Cobb was one of America’s most popular humorists during the first third of the 20th century, but his writing was not limited to comedy only. His descriptive writing was masterful, and his stories were often dramatic, poignant, tragic – even terror-ridden. Indeed, some of his works were greatly admired by H. P. Lovecraft (“Fishhead” [included in this collection] is cited as the inspiration for Lovecraft’s “The Shadow Over Innsmouth”; “The Unbroken Chain” was a model for Lovecraft’s “The Rats in the Walls.”); and a number of his pieces appear in Ellery Queen anthologies

EXCERPT (from “Fishhead)
Spoiler:
Reelfoot is, and has always been, a lake of mystery. [ … ] It is a wonderful place for fish – bass and crappie and perch and the snouted buffalo fish. [ … ]

But the biggest of them all are the catfish. These are monstrous creatures, these catfish of Reelfoot – scaleless, slick things, with corpsy, dead eyes and poisonous fins like javelins and long whiskers dangling from the sides of their cavernous heads. Six and seven feet long they grow to be and to weigh two hundred pounds or more, and they have mouths wide enough to take in a man’s foot or a man’s fist and strong enough to break any hook save the strongest and greedy enough to eat anything, living or dead or putrid, that the horny jaws can master. Oh, but they are wicked things, and they tell wicked tales of them down there. They call them man-eaters and compare them, in certain of their habits, to sharks.

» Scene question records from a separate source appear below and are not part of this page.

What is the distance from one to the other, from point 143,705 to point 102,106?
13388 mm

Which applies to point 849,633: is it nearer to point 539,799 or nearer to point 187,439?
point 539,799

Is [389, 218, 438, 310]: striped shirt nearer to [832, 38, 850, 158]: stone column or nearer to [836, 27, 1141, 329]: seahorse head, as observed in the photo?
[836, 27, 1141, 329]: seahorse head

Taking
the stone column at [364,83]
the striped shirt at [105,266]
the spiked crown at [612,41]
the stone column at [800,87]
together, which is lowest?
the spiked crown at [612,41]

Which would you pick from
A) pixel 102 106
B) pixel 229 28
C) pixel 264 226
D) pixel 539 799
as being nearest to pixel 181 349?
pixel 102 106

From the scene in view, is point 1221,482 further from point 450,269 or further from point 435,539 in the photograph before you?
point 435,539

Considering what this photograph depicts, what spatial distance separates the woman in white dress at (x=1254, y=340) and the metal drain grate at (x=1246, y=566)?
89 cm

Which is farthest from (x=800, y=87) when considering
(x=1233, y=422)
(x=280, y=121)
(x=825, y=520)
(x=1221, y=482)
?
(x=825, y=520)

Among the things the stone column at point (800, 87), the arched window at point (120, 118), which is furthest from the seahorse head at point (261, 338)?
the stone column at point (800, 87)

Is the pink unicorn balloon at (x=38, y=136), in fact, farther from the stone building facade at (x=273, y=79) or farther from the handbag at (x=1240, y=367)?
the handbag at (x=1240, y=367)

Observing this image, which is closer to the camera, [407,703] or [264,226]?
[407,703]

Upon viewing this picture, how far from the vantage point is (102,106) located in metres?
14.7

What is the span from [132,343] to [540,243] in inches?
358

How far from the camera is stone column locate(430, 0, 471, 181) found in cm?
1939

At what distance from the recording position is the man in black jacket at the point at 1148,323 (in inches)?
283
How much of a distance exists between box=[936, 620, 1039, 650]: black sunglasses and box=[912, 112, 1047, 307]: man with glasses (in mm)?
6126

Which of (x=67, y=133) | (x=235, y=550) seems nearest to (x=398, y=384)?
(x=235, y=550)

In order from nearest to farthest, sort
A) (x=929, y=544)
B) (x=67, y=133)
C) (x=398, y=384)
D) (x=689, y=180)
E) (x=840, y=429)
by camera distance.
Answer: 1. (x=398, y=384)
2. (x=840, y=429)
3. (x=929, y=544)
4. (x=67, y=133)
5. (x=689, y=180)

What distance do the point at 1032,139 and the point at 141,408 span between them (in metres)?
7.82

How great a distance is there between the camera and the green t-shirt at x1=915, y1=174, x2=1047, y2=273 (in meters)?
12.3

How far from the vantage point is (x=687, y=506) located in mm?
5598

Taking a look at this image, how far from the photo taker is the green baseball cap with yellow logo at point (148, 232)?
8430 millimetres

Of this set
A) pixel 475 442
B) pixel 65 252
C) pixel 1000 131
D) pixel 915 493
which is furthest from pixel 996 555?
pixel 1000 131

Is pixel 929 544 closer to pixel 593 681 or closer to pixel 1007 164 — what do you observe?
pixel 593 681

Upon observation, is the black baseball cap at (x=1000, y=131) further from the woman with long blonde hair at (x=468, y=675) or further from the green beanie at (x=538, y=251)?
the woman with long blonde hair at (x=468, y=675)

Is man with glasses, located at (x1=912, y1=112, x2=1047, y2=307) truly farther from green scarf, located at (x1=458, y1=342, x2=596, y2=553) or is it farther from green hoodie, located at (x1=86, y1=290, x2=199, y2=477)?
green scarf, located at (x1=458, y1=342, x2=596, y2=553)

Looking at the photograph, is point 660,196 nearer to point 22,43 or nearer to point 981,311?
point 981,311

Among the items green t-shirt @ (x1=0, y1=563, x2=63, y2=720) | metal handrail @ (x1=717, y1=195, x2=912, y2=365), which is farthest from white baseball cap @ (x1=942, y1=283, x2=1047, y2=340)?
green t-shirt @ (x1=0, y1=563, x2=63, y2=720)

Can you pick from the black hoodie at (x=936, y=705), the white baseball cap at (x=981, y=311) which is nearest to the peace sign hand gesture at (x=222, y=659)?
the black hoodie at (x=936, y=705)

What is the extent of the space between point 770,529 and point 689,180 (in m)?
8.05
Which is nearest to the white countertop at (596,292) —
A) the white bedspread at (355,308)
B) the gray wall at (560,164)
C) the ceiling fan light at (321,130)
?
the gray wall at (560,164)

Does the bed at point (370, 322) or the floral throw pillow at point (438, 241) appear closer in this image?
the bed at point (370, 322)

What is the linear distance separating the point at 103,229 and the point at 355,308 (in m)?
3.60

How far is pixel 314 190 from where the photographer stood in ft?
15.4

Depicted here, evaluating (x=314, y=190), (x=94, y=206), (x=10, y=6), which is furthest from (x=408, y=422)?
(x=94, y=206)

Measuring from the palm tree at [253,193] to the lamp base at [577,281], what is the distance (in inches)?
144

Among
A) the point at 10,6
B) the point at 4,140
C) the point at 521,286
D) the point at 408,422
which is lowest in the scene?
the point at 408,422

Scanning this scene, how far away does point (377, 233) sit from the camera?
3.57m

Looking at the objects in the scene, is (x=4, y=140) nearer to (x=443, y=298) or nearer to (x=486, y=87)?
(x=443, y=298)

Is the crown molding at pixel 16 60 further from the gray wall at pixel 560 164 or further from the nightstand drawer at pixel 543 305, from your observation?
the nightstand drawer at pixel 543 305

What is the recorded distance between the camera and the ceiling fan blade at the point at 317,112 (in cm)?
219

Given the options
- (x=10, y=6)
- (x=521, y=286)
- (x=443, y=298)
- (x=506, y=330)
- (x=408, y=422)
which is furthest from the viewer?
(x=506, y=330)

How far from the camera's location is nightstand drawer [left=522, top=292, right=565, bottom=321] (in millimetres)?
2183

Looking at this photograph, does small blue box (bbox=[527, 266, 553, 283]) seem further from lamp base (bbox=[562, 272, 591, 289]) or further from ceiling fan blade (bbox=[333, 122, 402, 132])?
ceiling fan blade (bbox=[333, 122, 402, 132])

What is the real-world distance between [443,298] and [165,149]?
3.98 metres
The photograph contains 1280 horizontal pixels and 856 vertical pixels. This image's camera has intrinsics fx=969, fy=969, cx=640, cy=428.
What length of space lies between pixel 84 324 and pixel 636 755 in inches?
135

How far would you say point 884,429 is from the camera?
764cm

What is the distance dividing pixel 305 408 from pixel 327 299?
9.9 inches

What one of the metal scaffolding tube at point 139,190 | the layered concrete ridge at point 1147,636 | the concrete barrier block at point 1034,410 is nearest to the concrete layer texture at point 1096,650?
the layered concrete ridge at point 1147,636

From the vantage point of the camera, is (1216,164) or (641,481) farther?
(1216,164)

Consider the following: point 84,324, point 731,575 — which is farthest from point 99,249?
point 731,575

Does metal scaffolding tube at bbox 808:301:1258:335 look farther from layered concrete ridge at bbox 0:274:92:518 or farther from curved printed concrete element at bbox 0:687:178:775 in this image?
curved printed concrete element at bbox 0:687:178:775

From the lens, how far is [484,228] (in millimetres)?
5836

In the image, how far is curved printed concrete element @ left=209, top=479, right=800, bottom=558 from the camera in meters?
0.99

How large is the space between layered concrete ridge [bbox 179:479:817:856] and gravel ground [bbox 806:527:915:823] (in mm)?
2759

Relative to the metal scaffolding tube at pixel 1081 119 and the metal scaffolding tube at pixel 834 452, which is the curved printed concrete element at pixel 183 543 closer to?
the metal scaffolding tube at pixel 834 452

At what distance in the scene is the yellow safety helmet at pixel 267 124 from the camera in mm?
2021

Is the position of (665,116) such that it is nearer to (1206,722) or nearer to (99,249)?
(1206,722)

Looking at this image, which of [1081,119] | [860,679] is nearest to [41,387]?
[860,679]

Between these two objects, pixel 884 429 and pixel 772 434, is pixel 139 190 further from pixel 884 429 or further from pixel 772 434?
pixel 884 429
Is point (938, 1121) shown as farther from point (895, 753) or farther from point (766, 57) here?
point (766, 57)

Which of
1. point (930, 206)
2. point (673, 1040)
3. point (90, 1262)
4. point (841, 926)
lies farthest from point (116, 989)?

Fishhead was of a piece with this setting. He fitted into it as an acorn fits its cup. All his life he had lived on Reelfoot, always in the one place, at the mouth of a certain slough. He had been born there, of a negro father and a half-breed Indian mother, both of them now dead, and the story was that before his birth his mother was frightened by one of the big fish, so that the child came into the world most hideously marked. Anyhow, Fishhead was a human monstrosity, the veritable embodiment of nightmare. He had the body of a man – a short, stocky, sinewy body – but his face was as near to being the face of a great fish as any face could be and yet retain some trace of human aspect. His skull sloped back so abruptly that he could hardly be said to have a forehead at all; his chin slanted off right into nothing. His eyes were small and round with shallow, glazed, pale-yellow pupils, and they were set wide apart in his head and they were unwinking and staring, like a fish’s eyes. His nose was no more than a pair of tiny slits in the middle of the yellow mask. His mouth was the worst of all. It was the awful mouth of a catfish, lipless and almost inconceivably wide, stretching from side to side. Also when Fishhead became a man grown his likeness to a fish increased, for the hair upon his face grew out into two tightly kinked, slender pendants that drooped down either side of the mouth like the beards of a fish.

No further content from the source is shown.